The Longhorn Band at the University of Texas plays the song at the beginning of every fourth quarter during football season. The tradition began when Texas was in the Southwest Conference and Kansas State University was in the Big Eight Conference. Texas band director Vincent R. DiNino once asked football coach Darrell K Royal if he had any songs he would like to hear the Longhorn Band play. Royal's response was that they did not play enough country music and that he would like to hear Wabash Cannonball. The band rivalry developed during the years that both schools were members of the Big 12 Conference.

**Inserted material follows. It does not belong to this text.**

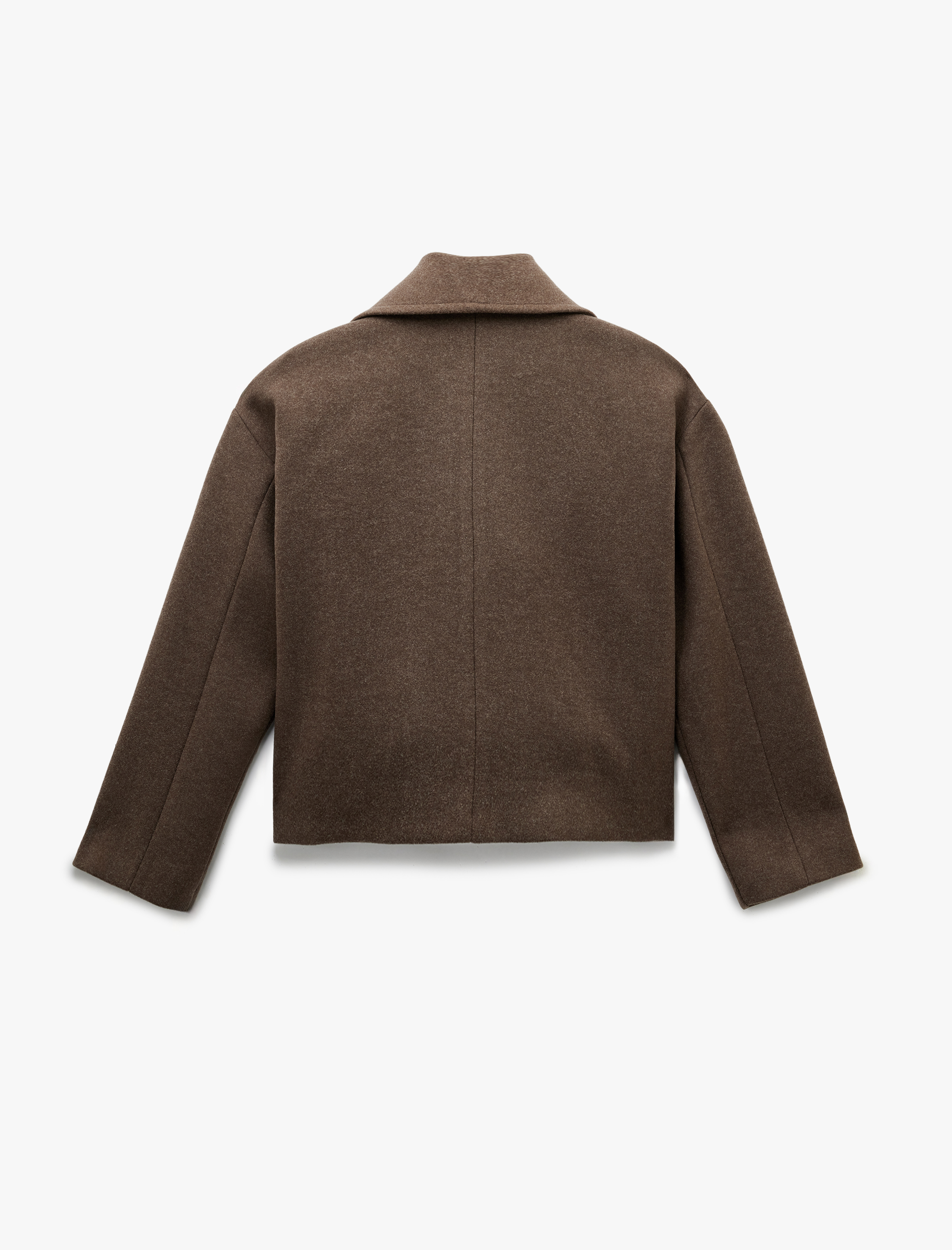   Kısa Kaşe Kaban Kruvaze Düğmeli Uzun Kollu Cepli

At Stephen F. Austin State University, the Twirl-O-Jacks traditionally perform to the tune as played by the Lumberjack Marching Band at the beginning of each football game. The band has also been known to play excerpts from the song during various sporting events.

==Other recordings==
Woody Guthrie, as the Dustbowl Balladeer, adapted the song for his "Grand Coulee Dam", one of several songs he wrote about the Grand Coulee Dam in Washington. He also composed another song, "Farmer-Labor Train", with the same melody. On August 29, 1942, he performed "The Farmer-Labor Train" on the AFL- and CIO-sponsored NBC radio show "Labor for Victory". In 1948, he transformed the "Wabash Cannonball" again into "The Wallace-Taylor Train" for the 1948 Progressive National Convention, which nominated former U.S. Vice President Henry A. Wallace for president. Alistair Cooke noted some verses:

Lumberjacks and teamsters,
And sailors from the sea,
And there's fighting boys from Texas
And the hills of Tennessee,
There's miners from Kentucky
And there's fishermen from Maine,
All a-ridin' with us
On this Wallace-Taylor train.

Baseball pitcher and sportscaster Dizzy Dean, while on the air during rain delays, was famous for off-key renditions of "Wabash Cannonball."